| Posted on November 29, 2009 at 9:50 AM |
I am a storyteller.
I want to tell a story today.
I don't know where it came from, but I can see this woman when I close my eyes. Not all the time, but often enough that it needs to be said.
Imagine her. Brown hair, brown eyes, brown-olive skin, and bright white teeth. She loves mini-skirts but never wears them. She adores pink, but owns not a thing that could be remotely compared to that color. She's wearing a pair of ragged jeans and a t-shirt with the picture of a fish jumping out of the water. The clothes hang loose on her, and that's just how she likes it. Her favorite pair of shoes are clogs that have a fuzzy soft lining inside and a yellow ribbon outside. It all seems to have been chosen from three different wardrobes randomly, but oddly enough, it all seems to go well together.
She has no name. Or at least, I have never heard anyone utter it. So I'll just call her She.
She is out for a walk. With no particular purpose in mind. She walks 10, 20, 30 blocks. In one hand She is clutching a cupcake, and in the other a debit card.
She enters a store, complete exhaustion settling in. She hasn't really walked any more than usual, but today She feels utterly exhausted. Her mind wanders and lives in a state between a complete blank, and a frenzy of random thoughts. There is really no better way to describe, and even if She tried, it would be a waste of time.
To the store clerk She gives the impression of loneliness. Why, I don't know. She's not actually sad. It's impossible to be sad when so many thoughts, and none at all roam through somebody's head. Sure, there are things She could definitely change in her life, but nothing that makes her so totally miserable. But the clerk -or in today's fancier terms, the "customer assistant"- is not her psychologist, or a therapist, or even qualified enough to quantify and label her state of mind.
She wants to say a few words before she loses her mind. Maybe She'll scream them and then completely forget them. It's the only way She'll finally get it all over with. So She says the first words that come to her mind: trance, color, caudal peduncle.
Jolene (according to the clerk's name tag) doesn't know what to say. Jolene doesn't know that She has been reading about fish recently, or that She watched an existentialist movie about the power of color. So to Jolene this woman seems just plain crazy. But I know better, do I not. I know the dimensions of this woman's thoughts. Or, at the very least I think I can understand them better.
The truth is her coming in this store has nothing to do with color, or fish, or being in any kind of trance. She is just trying to give a name to what She's feeling today. The cupcake didn't tell her, and it didn't make her feel any better. After all, She wasn't really hungry. Retail therapy didn't help her name things, either. In the end, she just wants to keep her hands occupied for a little while. Just enough to help her figure out what is going on in her mind.

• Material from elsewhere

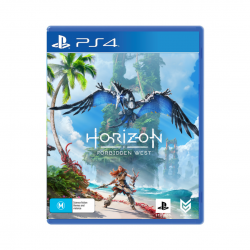(PS4) Horizon Forbidden...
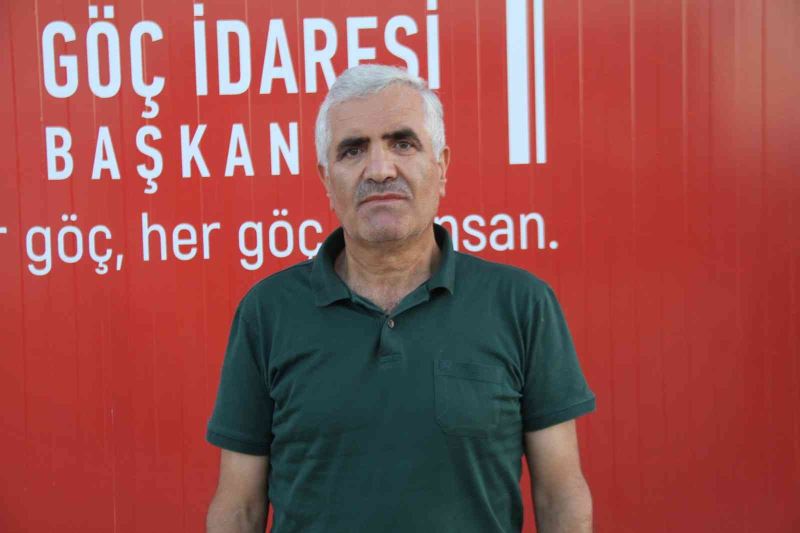 DATÜB Genel Sekreteri Uçar, iskanlı göç edilecek Ahıska Türkleriyle görüştü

A couple of red hand-made papers catch her attention. They remind her of Christmas, and Saint Valentine's put together. She doesn't particularly like either holiday, but she does love red. And this paper is red in the way that red should be: deep, beautiful, involved.
There aren't many people in the world who would understand this. Red is not just read. Just as pink is not just pink unless it's perfect. Spend all the time and money you want, but if it isn't the right shade, you've just wasted your time. There are more important things in the world, of course: getting yourself a nice wardrobe to impress a potential employer; get a second degree so that you always have something to fall back on; date people who you're not entirely interested in so that in the future you can look back and say you dated enough in your younger years. But this doesn't matter to her. It never has.
She asks Jolene to give her $200 worth of paper. I is all she's got left in her bank account. She's not sure what she'll do with so much paper, or what she'll do for food later on, but this kind of compulsion usually works itself out into something useful. Once you create that kind of momentum, things are bound to go somewhere special.
Jolene is happy to take her money. Jolene doesn't work on commission, but certainly this will impress her bosses. No matter that a purchase like this doesn't seem to make sense. Jolene is just happy to get rid of this woman, who doesn't seem to be all there.
She takes her deep/ beautiful/ involved red paper out of the store. Her hands now fuller than before, her head still empty and in complete disorder. It is not clear what these things will accomplish. If she'll actually use them at some point, but all this exertion of energy must be good for something.
I want to write about this woman. I want to paint her in a canvas. Her, and her mind deserve to be immortalized somewhere. Not for any particular reason. But just because that's the way it should be. That is what makes me a storyteller. Not a painter, not a dancer, not an actress. Simply a storyteller. And not a good one at that. But who the hell cares. Just as long as I get to tell her story.